The Environmental Protection Agency on Nov. 15 proposed a cut next year in the amount of renewable fuels that refiners must blend with gasoline to 15 billion to 15.52 billion gallons. That compares with 18.15 billion gallons set in 2007 legislation. Corn output will jump 30 percent to a record in 2013, the Department of Agriculture says.
“The EPA’s proposal has cast a negative shadow over the market,” Jim Gerlach, the president of A/C Trading Co. in Fowler, Indiana, said in a telephone interview. “People are concerned about the rising U.S. corn supply this year keeping downward pressure on prices into 2014.”
Corn futures for March delivery fell 2.2 percent to close at $4.21 a bushel at 1:15 p.m. on the Chicago Board of Trade, the biggest drop for a most-active contract since Sept. 30. Trading was more than double the average in the past 100 days for this time, according to data compiled by Bloomberg. This year, the grain has plunged 40 percent, the most among 24 raw materials in the Standard & Poor’s GSCI Spot Index.

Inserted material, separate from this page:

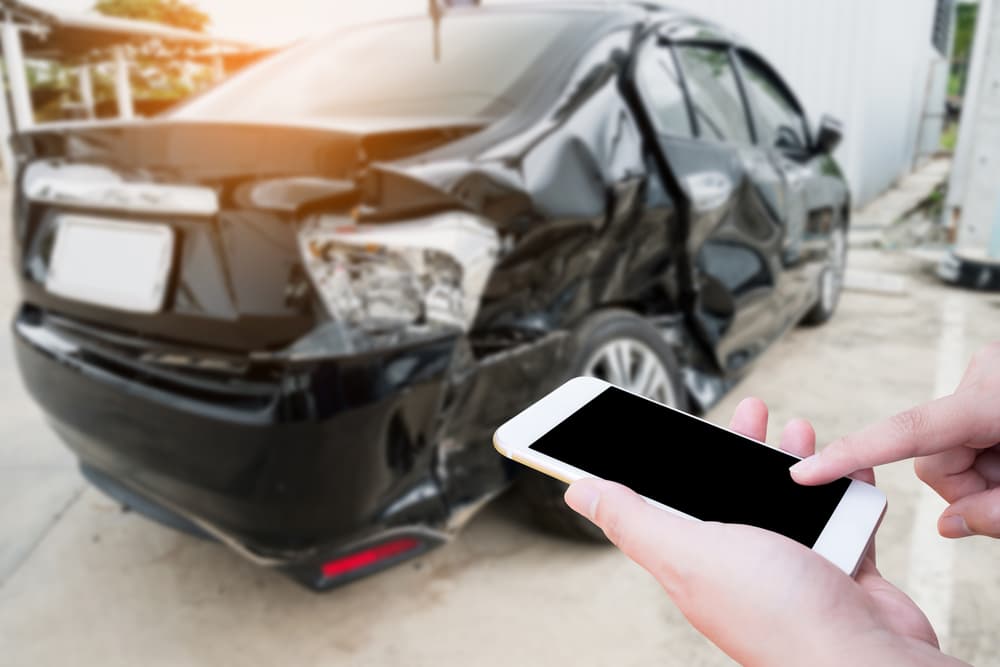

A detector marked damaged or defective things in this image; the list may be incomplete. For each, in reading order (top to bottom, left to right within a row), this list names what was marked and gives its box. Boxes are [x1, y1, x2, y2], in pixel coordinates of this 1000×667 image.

damaged car [11, 3, 848, 588]
dented car body [11, 3, 848, 588]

Earlier, the March price touched $4.205, the lowest since the contract started trading in December 2011.
The EPA proposal would cut the corn mandate to 4.777 billion bushels in 2014, Societe Generale said today in report. About 4.9 billion bushels will be used to make ethanol in the 12 months that began Sept. 1, the USDA said on Nov. 8. A final EPA rule is due in the first quarter after refiners and ethanol makers file comments with the agency.
“Any time a market makes new lows on rising volume, that is a bearish signal,” Gerlach said. “Corn could be headed for $3.50 next year, if South America weather continues to point to big crops.”
Soybean futures for January delivery rose 0.5 percent to $12.875 a bushel. Wheat futures for March delivery dropped 0.3 percent to $6.525 a bushel.